Nährstoffe für die Pflanzen

Auf Ihrem Gartenboden werden die Pflanzen nur dann gut gedeihen, wenn der Boden ausreichend Nährstoffe enthält. Für ihr Blattwachstum benötigen Pflanzen vor allem Stickstoff, ebenso wichtig sind aber auch Nährstoffe wie Phosphor, Kalium und Magnesium. Diese Nährstoffe werden von den Pflanzen während ihres Wachstums verbraucht und müssen dem Boden daher ständig wieder zugeführt werden. Für diesen Zweck verwendet man Düngemittel aus dem Handel oder auch den eigenen Kompost aus dem Garten. Eine weitere Möglichkeit bietet eine Gründüngung. Hierfür nutzt man Pflanzen wie die Lupinen, die dem Boden wieder Nährstoffe zuführen.

Ein weiterer Pluspunkt für ein gutes Wachstum der Pflanzen ist ein lockerer Boden. In ihm haben es die Pflanzen leicht, neue Wurzeln zu schlagen. Für einen lockeren Boden sorgen die vielen kleinen Mikroorganismen im Erdreich und vor allem die Regenwürmer.
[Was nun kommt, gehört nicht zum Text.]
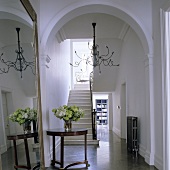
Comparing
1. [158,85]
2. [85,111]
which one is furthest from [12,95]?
[85,111]

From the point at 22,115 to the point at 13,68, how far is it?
575 mm

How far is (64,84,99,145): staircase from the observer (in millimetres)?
7220

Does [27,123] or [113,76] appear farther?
[113,76]

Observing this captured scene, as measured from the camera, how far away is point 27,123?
2939 millimetres

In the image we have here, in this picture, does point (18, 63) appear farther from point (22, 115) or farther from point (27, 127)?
point (27, 127)

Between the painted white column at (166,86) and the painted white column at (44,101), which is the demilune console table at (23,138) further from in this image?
the painted white column at (166,86)

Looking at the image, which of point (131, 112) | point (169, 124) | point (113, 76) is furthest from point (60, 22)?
point (113, 76)

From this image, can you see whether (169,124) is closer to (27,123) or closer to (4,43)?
(27,123)

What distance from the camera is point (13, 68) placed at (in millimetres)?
2420

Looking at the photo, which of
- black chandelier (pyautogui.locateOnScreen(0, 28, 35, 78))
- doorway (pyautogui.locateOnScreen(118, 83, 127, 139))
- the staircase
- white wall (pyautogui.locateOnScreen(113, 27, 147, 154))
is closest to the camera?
black chandelier (pyautogui.locateOnScreen(0, 28, 35, 78))

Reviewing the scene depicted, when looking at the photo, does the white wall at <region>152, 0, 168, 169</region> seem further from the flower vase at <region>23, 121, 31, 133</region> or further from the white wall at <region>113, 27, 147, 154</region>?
the flower vase at <region>23, 121, 31, 133</region>

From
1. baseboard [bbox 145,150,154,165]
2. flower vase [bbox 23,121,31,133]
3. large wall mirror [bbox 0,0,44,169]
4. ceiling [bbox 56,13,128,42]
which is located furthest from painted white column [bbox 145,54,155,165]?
flower vase [bbox 23,121,31,133]

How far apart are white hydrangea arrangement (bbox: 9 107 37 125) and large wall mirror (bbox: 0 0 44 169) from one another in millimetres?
52

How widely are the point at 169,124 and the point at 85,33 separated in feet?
13.7
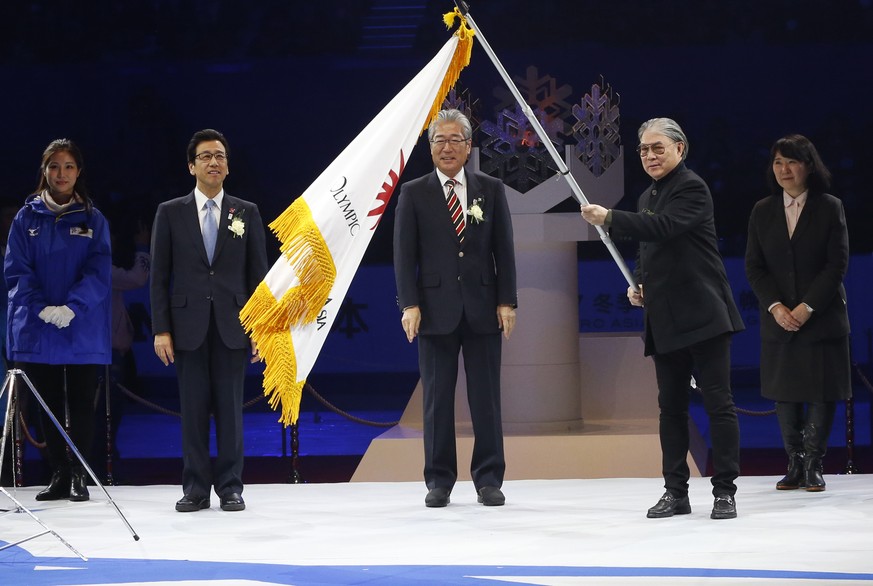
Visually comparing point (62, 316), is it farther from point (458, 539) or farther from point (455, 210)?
point (458, 539)

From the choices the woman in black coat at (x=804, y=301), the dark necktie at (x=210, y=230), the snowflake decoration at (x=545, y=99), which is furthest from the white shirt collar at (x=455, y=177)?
the snowflake decoration at (x=545, y=99)

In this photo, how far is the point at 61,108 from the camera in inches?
369

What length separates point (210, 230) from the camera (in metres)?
4.44

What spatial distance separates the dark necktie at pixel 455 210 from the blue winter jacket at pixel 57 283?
55.8 inches

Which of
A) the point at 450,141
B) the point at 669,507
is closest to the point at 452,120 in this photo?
the point at 450,141

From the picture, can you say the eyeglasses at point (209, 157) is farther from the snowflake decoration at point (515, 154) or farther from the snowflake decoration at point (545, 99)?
the snowflake decoration at point (545, 99)

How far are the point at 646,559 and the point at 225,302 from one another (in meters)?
1.86

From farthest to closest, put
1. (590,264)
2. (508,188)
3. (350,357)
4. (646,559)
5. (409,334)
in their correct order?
(350,357) < (590,264) < (508,188) < (409,334) < (646,559)

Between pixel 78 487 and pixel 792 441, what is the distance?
9.25 ft

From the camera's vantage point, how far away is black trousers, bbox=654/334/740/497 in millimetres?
3969

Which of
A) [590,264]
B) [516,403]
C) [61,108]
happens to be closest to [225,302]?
[516,403]

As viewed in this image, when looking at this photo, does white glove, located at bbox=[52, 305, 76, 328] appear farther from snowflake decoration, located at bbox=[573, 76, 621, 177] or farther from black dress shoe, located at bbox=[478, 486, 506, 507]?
snowflake decoration, located at bbox=[573, 76, 621, 177]

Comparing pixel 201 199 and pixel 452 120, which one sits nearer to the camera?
pixel 452 120

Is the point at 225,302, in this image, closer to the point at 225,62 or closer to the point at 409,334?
the point at 409,334
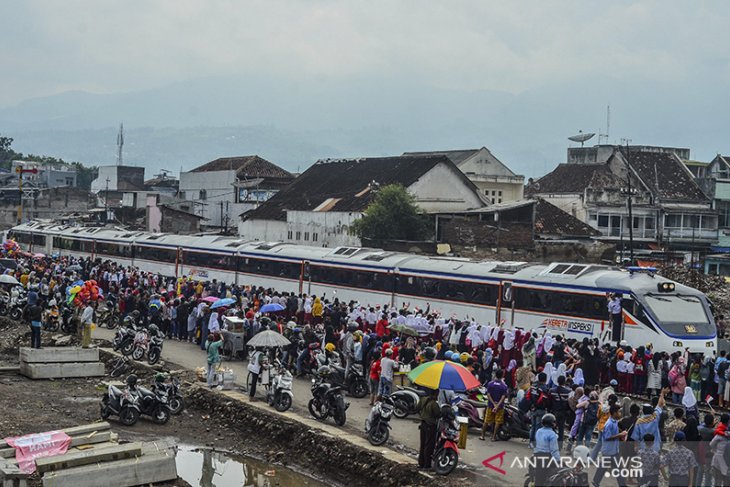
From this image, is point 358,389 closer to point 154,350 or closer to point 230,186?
point 154,350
Sie selbst können die Bodenstruktur durch regelmäßiges Hacken oder durch das Umgraben der Beete verbessern. In einem sehr dichten Boden kann es aber auch hilfreich sein, etwas Sand einzuarbeiten. Dadurch verdichtet sich die Erde nach dem Regen nicht so leicht und es entsteht keine Staunässe, die vielen Pflanzen schadet.

Zusammenfassend sind folgende Punkte bei der Bestimmung der Bodenbeschaffenheit wichtig:

  • Handelt es sich um einen schweren oder leichten Boden?
  • Wie hoch ist der pH-Wert?
  • Enthält der Boden genügend Nährstoffe?
  • Ist die Erde locker genug?

Eine gute Vorbereitung des Bodens ist ebenso wichtig wie die spätere Pflege der Pflanzen. Hierbei können Sie, wenn Sie möchten, auch professionelle Hilfe in Anspruch nehmen. Viele Labore bieten die Untersuchungen von Bodenproben an und geben Ihnen gute Ratschläge, auf welche Weise sich die Beschaffenheit Ihres Gartenbodens verbessern lässt. Dieser Service wird inzwischen auch im Internet angeboten, sodass Sie die Probe einfach per Post einschicken können.